- _WHAT TO PRODUCE_: Reproduce every one of the lines below, requests included, but scale each number in the answers (the point coordinates and the distances in meters) by 1.25, rounding to the same number of decimal places it had, with halves rounded up. Omit the pictures from your version.
-- START TASK DATA --
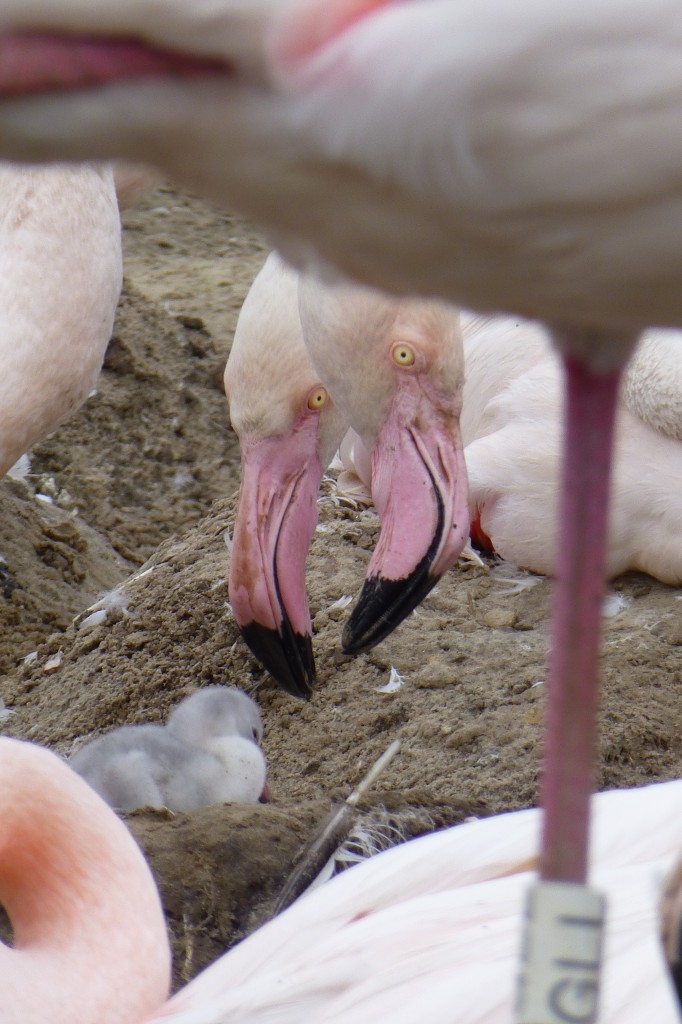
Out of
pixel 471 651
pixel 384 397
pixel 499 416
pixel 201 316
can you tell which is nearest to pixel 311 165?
pixel 384 397

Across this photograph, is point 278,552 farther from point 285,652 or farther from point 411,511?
point 411,511

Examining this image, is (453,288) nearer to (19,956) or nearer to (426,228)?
(426,228)

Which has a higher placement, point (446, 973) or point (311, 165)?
point (311, 165)

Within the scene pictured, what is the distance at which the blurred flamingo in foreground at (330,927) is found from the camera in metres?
1.11

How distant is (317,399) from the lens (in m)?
2.53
-- END TASK DATA --
- _SOLVED EXERCISE_:
Out of
pixel 471 651
pixel 384 397
pixel 499 416
pixel 201 316
can you tell which is nearest to pixel 311 165?
pixel 480 496

Across this photograph, is point 278,552 farther from point 285,652 or farther from point 411,511?
point 514,639

Examining this image, is (453,288) nearer to (19,956) or nearer to (426,228)?
(533,285)

Which has a higher placement, point (446, 973) or point (311, 165)?
point (389, 206)

Within the scene pictured, what is the distance at which the blurred flamingo in foreground at (330,927) is found from the camera in metres?
1.39

How distant is (317,399) from the lens (in m)?
3.16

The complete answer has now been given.